[Extracted text start]

Any advice on how to handle this?

Some observations:

wait on a task apparently will propagate the error. But I am waiting on a Channel, which has no error other than being full because the workers that service it have died.
Getting the code to work without threads is somewhat delicate, given its tendency to block if things don’t happen in the right order.
Despite that, I wrote a single-threaded test that has helped find errors. But then when I try to do something a bit different, I sometimes discover there is a new error.
One thought is to execute the worker using try/catch and then using a separate channel to send the exception, or perhaps something less context dependent (e.g., a string with the stack trace) back to the main thread. But that seems like significant extra complexity.
Or the exception handler inside the thread could just print to stderr. I’m not sure if that’s available outside the main thread.
My interest is in discovering the details of what went wrong, not in continuing the computation. I expect that latter is generally impossible, since the errors are typically syntax errors or something similar (e.g., no method defined).

Here’s the core of the code that launches and manages the workers:

# not complete
    nT = Threads.nthreads()
    command = Channel(2*Threads.nthreads())
    # launch workers
    tasks = [Threads.@spawn worker(command, ml, ev) for i in 1:nT]
      
    # feed them jobs
    for iCluster in 1:nclusters
        # next line is where main thread eventually blocks
        # "cluster" here refers to the data, not to computation resources
        put!(command, ((iCluster-1)*nclustersize+1, iCluster*nclustersize, iCluster))
    end
    # let each know there is no more work
    for i in 1:nT
        put!(command, (-1, -1, -1))
    end

    # wait for them to finish
    for t in tasks
        wait(t)
    end

[Extracted text end]
[Records provided start]

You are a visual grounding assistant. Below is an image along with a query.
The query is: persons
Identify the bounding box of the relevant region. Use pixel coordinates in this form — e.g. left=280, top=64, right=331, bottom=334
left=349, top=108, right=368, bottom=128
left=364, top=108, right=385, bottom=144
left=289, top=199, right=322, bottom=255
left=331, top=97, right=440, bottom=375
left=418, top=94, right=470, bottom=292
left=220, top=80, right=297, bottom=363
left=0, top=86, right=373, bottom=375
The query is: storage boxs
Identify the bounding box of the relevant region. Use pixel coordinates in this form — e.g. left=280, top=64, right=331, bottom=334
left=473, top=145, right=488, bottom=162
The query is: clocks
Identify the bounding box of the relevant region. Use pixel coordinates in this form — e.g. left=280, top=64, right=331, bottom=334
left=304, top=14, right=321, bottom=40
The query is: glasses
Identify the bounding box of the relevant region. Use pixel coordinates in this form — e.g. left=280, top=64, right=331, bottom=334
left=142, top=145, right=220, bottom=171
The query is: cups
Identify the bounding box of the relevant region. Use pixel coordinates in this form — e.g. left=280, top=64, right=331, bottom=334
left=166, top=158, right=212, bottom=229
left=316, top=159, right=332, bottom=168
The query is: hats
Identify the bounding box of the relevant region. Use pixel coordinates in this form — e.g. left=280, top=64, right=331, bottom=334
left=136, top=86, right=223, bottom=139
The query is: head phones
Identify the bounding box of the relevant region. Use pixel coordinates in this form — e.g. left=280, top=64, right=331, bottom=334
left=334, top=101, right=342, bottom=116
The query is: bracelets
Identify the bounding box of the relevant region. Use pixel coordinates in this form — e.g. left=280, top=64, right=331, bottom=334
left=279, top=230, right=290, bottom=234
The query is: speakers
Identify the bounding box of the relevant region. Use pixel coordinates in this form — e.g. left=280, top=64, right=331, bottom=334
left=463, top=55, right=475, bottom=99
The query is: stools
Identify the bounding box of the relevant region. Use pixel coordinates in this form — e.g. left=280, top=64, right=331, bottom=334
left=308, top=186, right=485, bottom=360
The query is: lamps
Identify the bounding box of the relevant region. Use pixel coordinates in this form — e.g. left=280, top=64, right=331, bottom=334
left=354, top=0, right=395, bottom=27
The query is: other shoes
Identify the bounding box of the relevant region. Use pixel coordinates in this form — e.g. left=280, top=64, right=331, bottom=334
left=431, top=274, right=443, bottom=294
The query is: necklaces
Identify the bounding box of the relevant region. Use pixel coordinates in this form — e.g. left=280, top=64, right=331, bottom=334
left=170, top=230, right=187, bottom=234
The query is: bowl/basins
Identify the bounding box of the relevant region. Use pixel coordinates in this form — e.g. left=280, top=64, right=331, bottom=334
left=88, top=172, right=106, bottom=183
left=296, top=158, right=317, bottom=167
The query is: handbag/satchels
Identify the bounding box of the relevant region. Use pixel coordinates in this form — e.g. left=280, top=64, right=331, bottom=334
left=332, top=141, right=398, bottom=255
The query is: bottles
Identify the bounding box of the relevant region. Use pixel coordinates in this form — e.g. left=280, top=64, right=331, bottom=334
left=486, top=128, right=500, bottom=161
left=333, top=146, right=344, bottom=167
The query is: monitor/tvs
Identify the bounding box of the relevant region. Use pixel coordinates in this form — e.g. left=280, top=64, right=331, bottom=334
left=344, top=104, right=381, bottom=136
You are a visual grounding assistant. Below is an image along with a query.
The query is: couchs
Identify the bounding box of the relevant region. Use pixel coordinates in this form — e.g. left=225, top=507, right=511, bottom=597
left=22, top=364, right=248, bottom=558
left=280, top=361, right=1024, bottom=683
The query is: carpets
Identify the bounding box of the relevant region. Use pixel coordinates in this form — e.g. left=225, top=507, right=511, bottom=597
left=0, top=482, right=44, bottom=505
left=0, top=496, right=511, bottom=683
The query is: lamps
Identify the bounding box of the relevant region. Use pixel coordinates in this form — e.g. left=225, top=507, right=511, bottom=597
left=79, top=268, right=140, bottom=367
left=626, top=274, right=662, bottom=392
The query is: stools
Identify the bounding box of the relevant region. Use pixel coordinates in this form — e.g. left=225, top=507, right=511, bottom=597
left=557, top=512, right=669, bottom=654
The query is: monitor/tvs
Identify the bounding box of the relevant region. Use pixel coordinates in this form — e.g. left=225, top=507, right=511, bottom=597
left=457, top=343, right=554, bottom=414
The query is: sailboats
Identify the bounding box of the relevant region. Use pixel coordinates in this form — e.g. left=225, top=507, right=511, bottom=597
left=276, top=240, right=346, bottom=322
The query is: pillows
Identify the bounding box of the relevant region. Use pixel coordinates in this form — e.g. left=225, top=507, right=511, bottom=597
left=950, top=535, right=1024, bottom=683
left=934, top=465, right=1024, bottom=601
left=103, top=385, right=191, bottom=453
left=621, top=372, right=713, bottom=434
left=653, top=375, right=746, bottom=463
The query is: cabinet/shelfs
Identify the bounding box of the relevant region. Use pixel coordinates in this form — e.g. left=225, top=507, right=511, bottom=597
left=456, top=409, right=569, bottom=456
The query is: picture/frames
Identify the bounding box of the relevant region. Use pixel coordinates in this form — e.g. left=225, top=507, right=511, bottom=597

[Records provided end]

*Actions to take*.
a – List every comment in the code of the forum post about worker threads, quoting each in full.
b – Using the forum post about worker threads, decide whether each statement below agrees with the post. Answer yes or no, and quote the words that decide it.
(i) The poster wants to continue the computation after an error occurs.
(ii) The poster wrote a single-threaded test that has helped find errors.
(iii) The channel is created with a capacity of twice the number of threads.

*Expected answers*.
a –
1. # not complete
2. # launch workers
3. # feed them jobs
4. # next line is where main thread eventually blocks
5. # "cluster" here refers to the data, not to computation resources
6. # let each know there is no more work
7. # wait for them to finish

b –
(i) No: "My interest is in discovering the details of what went wrong, not in continuing the computation."
(ii) Yes: "I wrote a single-threaded test that has helped find errors."
(iii) Yes: "command = Channel(2*Threads.nthreads())"